Dollar Index News

Following what appeared to be a market tease before the weekend regarding the potential “winding down” of military operations, President Trump delivered an ultimatum to Iran that poses a risk of escalating the conflict. A 48-hour ultimatum has been issued, set to expire around 7:45 pm today. If the Strait of Hormuz remains closed, there will be attacks on Iranian power plants. Recent reports indicate that Iran has executed new strikes throughout the region today. Equities and bonds have faced significant declines. The dollar is experiencing a significant upward movement. Gold and silver are presenting fresh opportunities. The potential for a substantial escalation in the conflict is likely to dissuade investors today. The current sentiment indicates a lack of willingness to engage in risk-taking activities. As we observed at the onset of the conflict, should this escalate into World War Three, the market is favoring dollars.

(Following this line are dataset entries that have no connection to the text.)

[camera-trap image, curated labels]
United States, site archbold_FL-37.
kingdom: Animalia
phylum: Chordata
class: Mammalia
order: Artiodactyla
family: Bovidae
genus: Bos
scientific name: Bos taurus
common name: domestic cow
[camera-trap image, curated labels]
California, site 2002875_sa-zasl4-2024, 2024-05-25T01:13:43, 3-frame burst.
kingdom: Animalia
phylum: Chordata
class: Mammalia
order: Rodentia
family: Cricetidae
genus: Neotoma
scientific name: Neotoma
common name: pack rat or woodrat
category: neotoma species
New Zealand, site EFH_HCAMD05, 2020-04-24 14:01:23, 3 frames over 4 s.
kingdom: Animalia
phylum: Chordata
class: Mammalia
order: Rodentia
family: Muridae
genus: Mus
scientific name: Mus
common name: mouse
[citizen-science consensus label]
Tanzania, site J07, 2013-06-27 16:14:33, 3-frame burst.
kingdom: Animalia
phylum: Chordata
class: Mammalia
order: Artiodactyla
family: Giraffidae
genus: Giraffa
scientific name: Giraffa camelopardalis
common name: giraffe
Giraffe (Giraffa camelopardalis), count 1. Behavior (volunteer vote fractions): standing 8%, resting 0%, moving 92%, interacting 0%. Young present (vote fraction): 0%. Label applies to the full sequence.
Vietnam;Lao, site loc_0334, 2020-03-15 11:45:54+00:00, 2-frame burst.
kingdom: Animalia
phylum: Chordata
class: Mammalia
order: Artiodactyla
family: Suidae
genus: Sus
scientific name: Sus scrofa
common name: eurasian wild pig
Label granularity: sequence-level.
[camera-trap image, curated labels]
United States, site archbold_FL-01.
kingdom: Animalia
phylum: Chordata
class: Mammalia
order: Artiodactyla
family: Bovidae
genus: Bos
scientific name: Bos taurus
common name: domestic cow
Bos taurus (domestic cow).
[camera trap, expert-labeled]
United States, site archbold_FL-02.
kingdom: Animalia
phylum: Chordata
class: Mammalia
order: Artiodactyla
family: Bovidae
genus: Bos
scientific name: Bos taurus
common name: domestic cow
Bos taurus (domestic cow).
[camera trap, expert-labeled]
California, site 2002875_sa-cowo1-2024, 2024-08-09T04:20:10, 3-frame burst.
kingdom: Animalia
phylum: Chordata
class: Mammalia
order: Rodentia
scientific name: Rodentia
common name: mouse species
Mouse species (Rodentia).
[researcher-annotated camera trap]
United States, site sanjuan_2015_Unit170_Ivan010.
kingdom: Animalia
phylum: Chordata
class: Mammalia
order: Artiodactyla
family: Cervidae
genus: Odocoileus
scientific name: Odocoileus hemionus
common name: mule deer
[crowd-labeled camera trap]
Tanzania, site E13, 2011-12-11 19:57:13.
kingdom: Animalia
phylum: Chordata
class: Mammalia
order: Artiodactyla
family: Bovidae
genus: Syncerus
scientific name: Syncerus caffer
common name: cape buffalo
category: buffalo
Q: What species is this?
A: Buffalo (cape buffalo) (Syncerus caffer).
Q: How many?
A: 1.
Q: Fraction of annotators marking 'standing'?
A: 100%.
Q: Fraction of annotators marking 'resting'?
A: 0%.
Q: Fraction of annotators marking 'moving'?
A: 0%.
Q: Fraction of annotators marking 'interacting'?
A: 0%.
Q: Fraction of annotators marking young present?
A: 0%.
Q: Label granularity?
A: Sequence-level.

The euro experienced a decline as the weekend approached. It had moved past $1.16 following last Thursday’s ECB meeting. While it continues to operate within the range established last Thursday (~$1.1445-$1.1615), it has dipped below $1.15 in Europe and appears ready to challenge the lower boundary. Options totaling approximately 2.55 billion euros, with a strike price of $1.15, are set to expire tomorrow, while an additional set of similar value will expire on Wednesday. The recent low, established earlier this month, was approximately $1.1410, marking a significant point since last August. The market remains focused on the JPY160 barrier, and the ongoing conflict coupled with the rise in US interest rates could motivate short-term players to break through this level. The price is approaching the JPY159.65 level during the European morning session. We anticipate that profit-taking may occur once it is breached, and we expect the JPY160.40 level to serve as a ceiling.

A notable increase in rates following the Bank of England meeting appeared to bolster sterling last Thursday, bringing it to approximately $1.3465. It has established a position above the 20-day moving average for the first time since mid-February. Despite the ongoing increase in rates leading up to the weekend, sterling struggled, retreating to $1.3300. It has reached a price of approximately $1.3260 thus far today. Following a rejection from the upper limit of this month’s range last week, sterling is now positioned to explore the lower boundary, located near $1.3220. The Canadian dollar experienced a minor decline last week, positioning it as the weakest performer in the G10, as it was the sole currency that did not appreciate. The greenback is testing the CAD1.3750 level, which represents the upper boundary it has maintained since late January. The initial potential could reach the range of CAD1.3800-25.

The Australian dollar fluctuated within the range of $0.7000 to $0.7100 for the majority of last week. It deteriorated at both ends by approximately a fifth of a cent. The asset experienced a weak settlement, and subsequent selling pressure pushed it to new monthly lows, approaching $0.6910. Last month’s low was approximately $0.6900. A decisive break may lead to an additional cent decline.